Во сне как во сне

Вячеслав Абрамов
Меня направили служить в закрытый гарнизон, где я раньше уже когда-то служил.

Мне поручили организовать физподготовку. Мне этого никто не говорил, но я это априори знал. Однако не мог себе уяснить, меня направили служить или послали с каким-то заданием, под прикрытием? Так думается потому, что раньше-то я там служил, но как бы в далёком прошлом. 

По признакам я сразу уяснил, что буду служить в режимном учреждении. И можно предположить, что это – вроде некоего секретного конструкторского бюро при заводе.

И вот я стою на бетонной причальной стенке в губе Пала, что в славном гэ Полярном, и вижу, как разбирают старые дома, которые там были, в том числе и гостиницу. Каркасы зданий стоят, а наружные стены с фасада разломаны, и по комнатам, как муравьи, копошатся какие-то разношерстные личности в строительных касках. Во всех комнатах – стены голубого цвета.

Из разговора стоящих возле меня людей, тоже наблюдающих эту картину, я узнаю, что на месте устаревших домов будут строить нечто современное.

После этого объявляют построение личного состава и я перехожу на расположенный рядом плац, огороженный колючей проволокой. На построение выходят какие-то военные в различной форме, но более всех там гражданских лиц: солидных, уже в возрасте, мужчин, одетых в длинные драповые пальто, с шляпами на головах. Несколько женщин. Одежда напоминает моду 60-ых или 70-х годов двадцатого века. Все стоят в одну или две нестрогие шеренги и свободно разговаривают между собой.

Думается, что это и есть коллектив конструкторов. Но какие занятия по физподготовке могут быть в солидных пальто?

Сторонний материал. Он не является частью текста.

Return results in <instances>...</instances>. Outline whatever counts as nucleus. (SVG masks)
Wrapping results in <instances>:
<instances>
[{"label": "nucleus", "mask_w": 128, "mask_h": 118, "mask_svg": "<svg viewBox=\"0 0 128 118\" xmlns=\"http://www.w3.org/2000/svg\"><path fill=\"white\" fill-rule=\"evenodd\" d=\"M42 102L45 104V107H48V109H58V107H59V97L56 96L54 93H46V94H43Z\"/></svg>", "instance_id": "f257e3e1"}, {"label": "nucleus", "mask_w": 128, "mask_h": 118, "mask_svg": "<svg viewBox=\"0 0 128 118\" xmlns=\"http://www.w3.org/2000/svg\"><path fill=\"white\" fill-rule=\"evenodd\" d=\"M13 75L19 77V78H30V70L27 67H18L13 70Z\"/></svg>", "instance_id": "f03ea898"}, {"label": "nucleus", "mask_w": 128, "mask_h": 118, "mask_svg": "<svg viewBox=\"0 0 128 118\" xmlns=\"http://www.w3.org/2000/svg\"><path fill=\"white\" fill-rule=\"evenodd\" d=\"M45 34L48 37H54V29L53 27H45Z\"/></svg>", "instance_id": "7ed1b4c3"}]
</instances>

Тут общее внимание привлекает происшествие. Со стороны моря заходит на посадку самолёт и сразу видно, что садится он аварийно. Его болтает и кренит. Но перед самой причальной стенкой он выравнивается и садится на воду. Казалось бы, что всё будет хорошо, но после посадки он зарывается в воду. Двое лётчиков выпрыгивают из фонаря кабины, а самолёт уходит под воду, оставив на поверхности задранный хвост.

Одного пилота, одетого как когда-то полярные лётчики, каким-то тросиком, зацепленным за спасательный жилет, вытягивают из воды прямо на причал, по какому-то специальному жёлобу. С него в жёлоб стекает вода.

А второго-то надо спасать! Может, и ещё кто-то в самолёте был! Я мечусь и спрашиваю, может, уже нырять и плыть? Но мне говорят, что сейчас будет катер, и без нас летчика вытащат.      

По тому, как все наблюдали и переговаривались, становится понятно, что это был какой-то испытываемый самолёт.

И тут все начинают выходить. Вроде бы была команда садиться в автобусы и куда-то ехать. Но кто эти команды отдаёт, совсем непонятно. Куда ехать, тоже неясно. Руководства как такового нет, только периодически появляются какие-то активные распорядители и исполнители.

Я иду после всех на выход со шлагбаумом, но меня останавливает военный в светло-серой шинели, петлицы воротника - голубого цвета с каёмкой, с выпуклым гербом в виде пуговицы, как у генерала. Требует документы, а у меня их нет. И он меня не пропускает. Иду назад и вижу, что кроме выхода за колючку через шлагбаум, есть другой выход, в углу, неохраняемый. Устремляюсь туда, думаю: может успею, наискосок-то. Но когда выхожу – автобусы уже уехали, а мимо проносится какой-то маленький то ли вездеход, то ли – бронетранспортёр. Спереди – колёса, а сзади - на гусеничном ходу. Один проносится, за ним – второй, который поворачивает ко мне и останавливается. На нём, что ли ехать? Там же места мало. И я – в нерешительности.

На том и проснулся.

Уже потом, когда пытался вспомнить подробности этого сна, меня охватило странное, тревожное ощущение.

Это было явно не из нашей жизни. По смыслу – как будто будущее. По нарядам и прочим «реквизитам» - похоже на прошлое.

И я ведь действительно там, в Полярном, служил, но в совершенно иной должности и обстановке!

И ещё одно, самое странное. У тех, кто там был, я видел чётко одежду, но не видел лиц. У людей не было лиц! И меня... как будто я был – и вроде бы меня не было! Я себя не видел – только ощущал. И ведь - ничего, хорошо было. И ничего не удивляло, принимал всё так, как есть. И за себя - не переживал.